▸ LISTED RECORDS

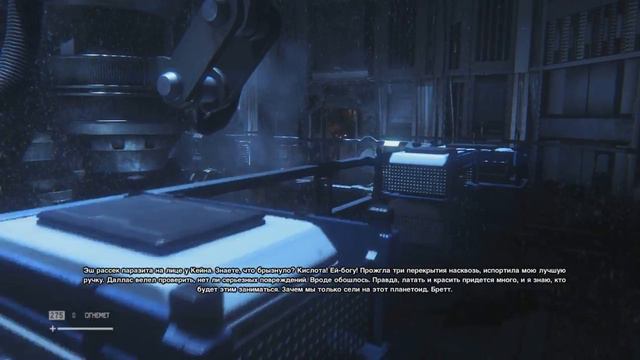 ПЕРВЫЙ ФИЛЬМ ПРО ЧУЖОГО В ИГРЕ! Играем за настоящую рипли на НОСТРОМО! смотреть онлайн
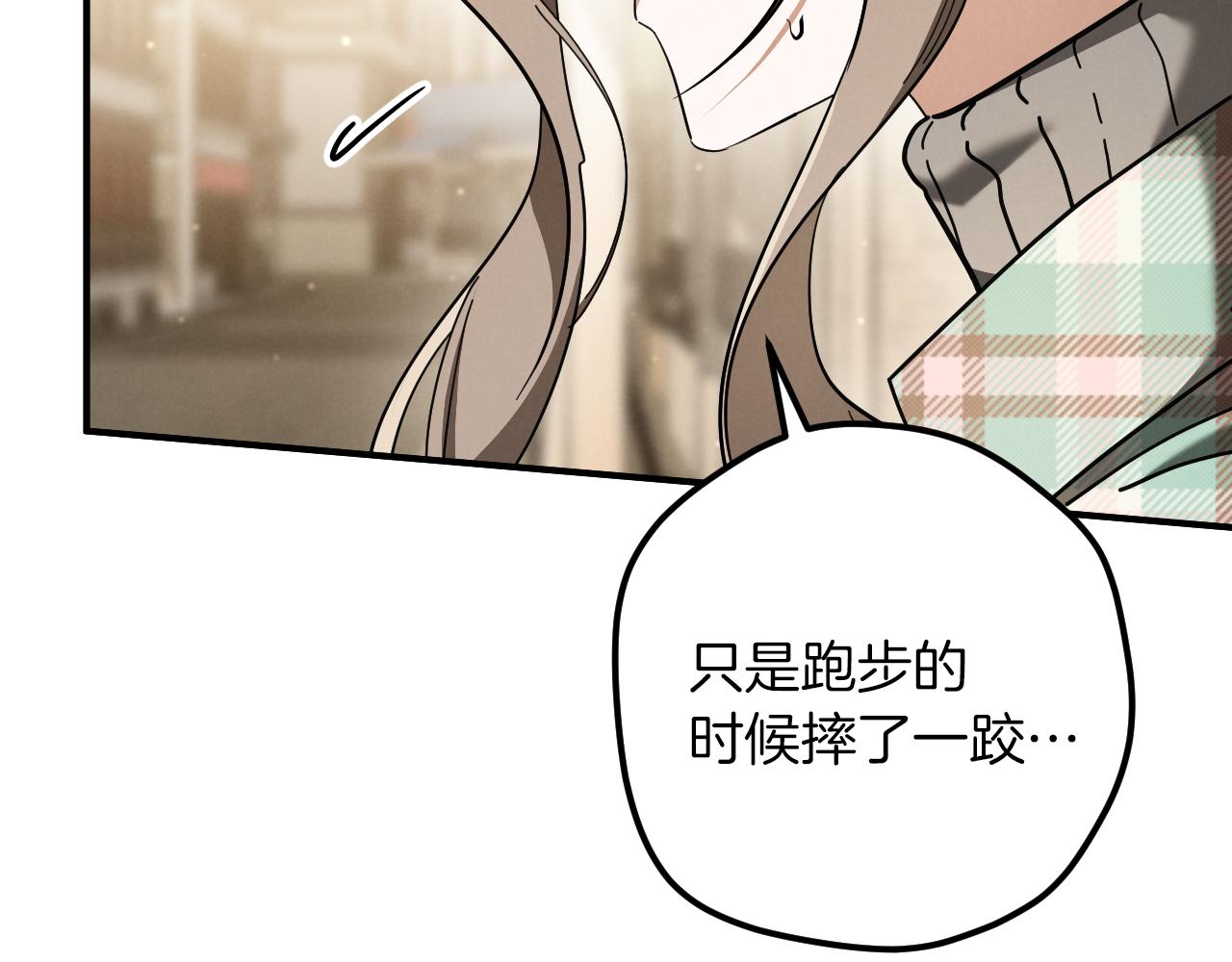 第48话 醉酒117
==
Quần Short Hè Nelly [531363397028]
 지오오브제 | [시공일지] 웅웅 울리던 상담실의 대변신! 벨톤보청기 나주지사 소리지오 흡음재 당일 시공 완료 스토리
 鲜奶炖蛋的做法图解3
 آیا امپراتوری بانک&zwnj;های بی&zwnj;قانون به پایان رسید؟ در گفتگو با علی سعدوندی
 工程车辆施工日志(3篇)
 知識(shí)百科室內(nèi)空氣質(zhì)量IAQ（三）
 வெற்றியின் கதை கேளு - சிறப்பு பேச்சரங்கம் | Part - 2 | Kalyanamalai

▸ YOUR TASK
What you return must be the lines above that run from the line with "지오오브제 | [시공일지]" to the line with "வெற்றியின் கதை கேளு", inclusive, each copied exactly.

▸ WRITTEN ANSWER
 지오오브제 | [시공일지] 웅웅 울리던 상담실의 대변신! 벨톤보청기 나주지사 소리지오 흡음재 당일 시공 완료 스토리
 鲜奶炖蛋的做法图解3
 آیا امپراتوری بانک&zwnj;های بی&zwnj;قانون به پایان رسید؟ در گفتگو با علی سعدوندی
 工程车辆施工日志(3篇)
 知識(shí)百科室內(nèi)空氣質(zhì)量IAQ（三）
 வெற்றியின் கதை கேளு - சிறப்பு பேச்சரங்கம் | Part - 2 | Kalyanamalai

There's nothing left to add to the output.